Question

Exome sequencing dataset for SKAT

0

Entering edit mode

6 months ago

aurina.arnatk ▴ 10

Hello,

I would appreciate some feedback on some sequencing data I'm analysing with SKAT. After a bioinformatician finished processing the data, I was given a .vcf file and VEP annotation file in the tab format containing variants that PASS all filters in gatk.

The dataset contains 1194 subjects and 1 069 064 annotated variants (288547 variants with MAF<0.01).
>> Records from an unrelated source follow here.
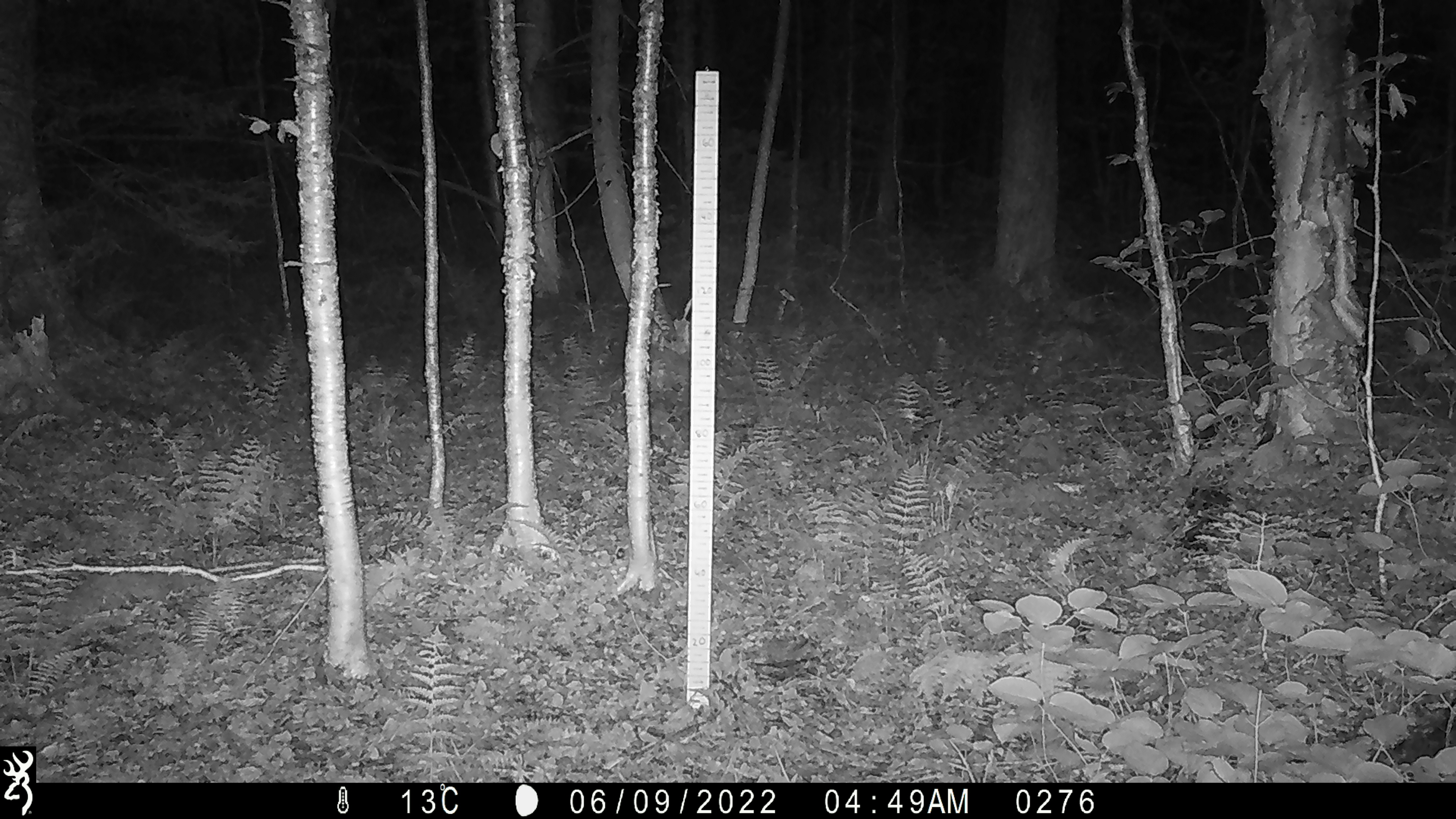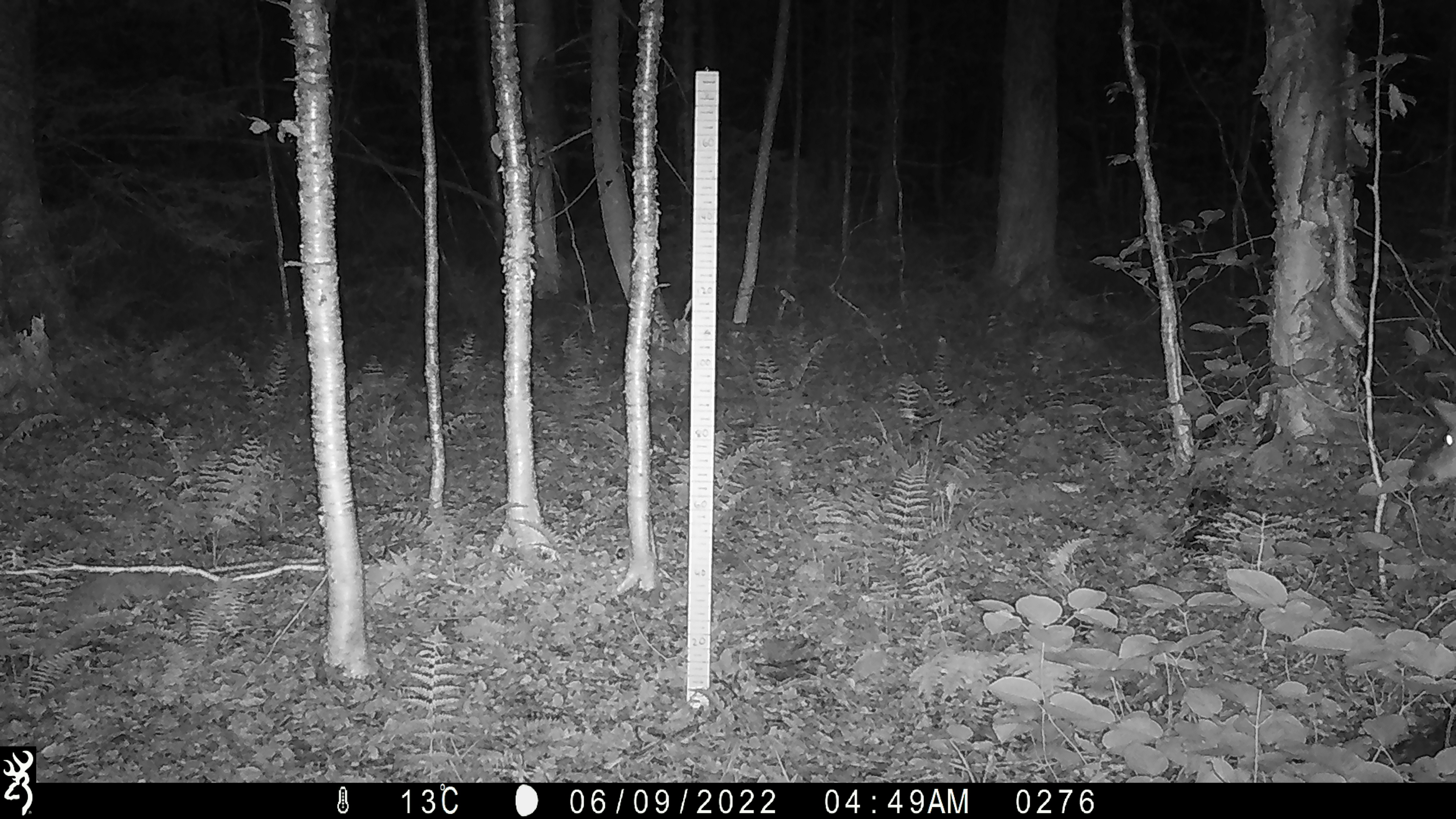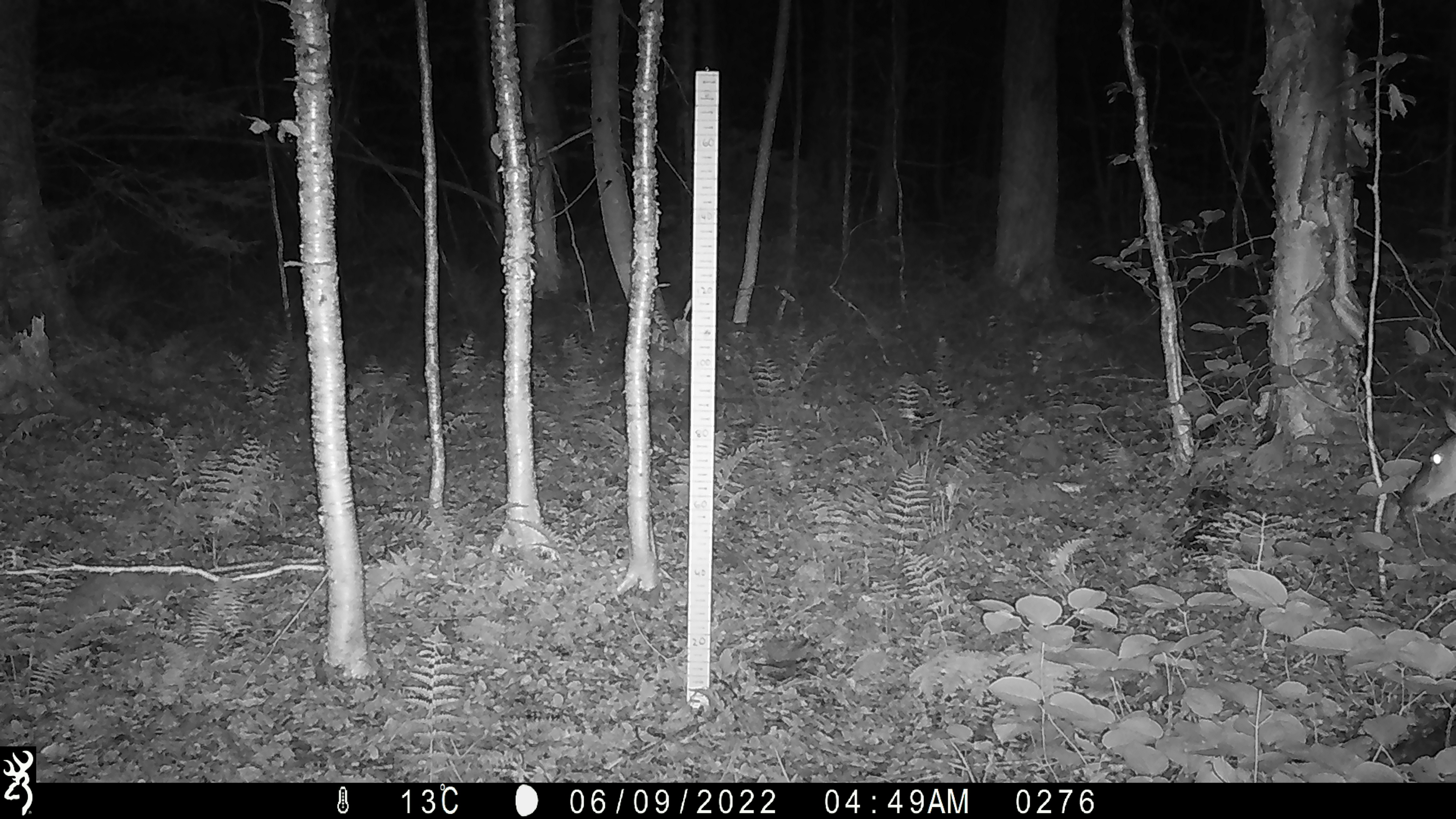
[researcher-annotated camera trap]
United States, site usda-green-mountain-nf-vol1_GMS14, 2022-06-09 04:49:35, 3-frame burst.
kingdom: Animalia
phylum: Chordata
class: Mammalia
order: Artiodactyla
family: Cervidae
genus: Odocoileus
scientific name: Odocoileus virginianus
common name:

In addition to that, I further filtered variants based on annotations, resulting in:

84474 deleterious missense variants (SIFT != tolerated", "PolyPhen > 0.908); of those 5456 have MAF<0.01;
31611 loss of function variants (stop_gained, frameshift_variant, stop_lost, start_lost, splice_acceptor_variant splice_donor_variant); Of those 1178 have MAF<0.01;

When I create SNP sets for all available genes (combining both loss of function and deleterious missense variants) the number of variants in a gene ranges from only 1 to 50 with a median of 5.

It's my first time working with this type of data, but it seems that ~1mln variants in an exome sequencing dataset is relatively low. My concern is that the sets of deleterious missense variants and loss of function variants will not have enough rare variants for association testing. When running SKATO analyses using larger SNP sets, for example, selecting variants in genes associated with a disorder (ADHD in this case), this set contains 475 variants and of those only 370 are used for association testing (the rest don't show variation in the sample).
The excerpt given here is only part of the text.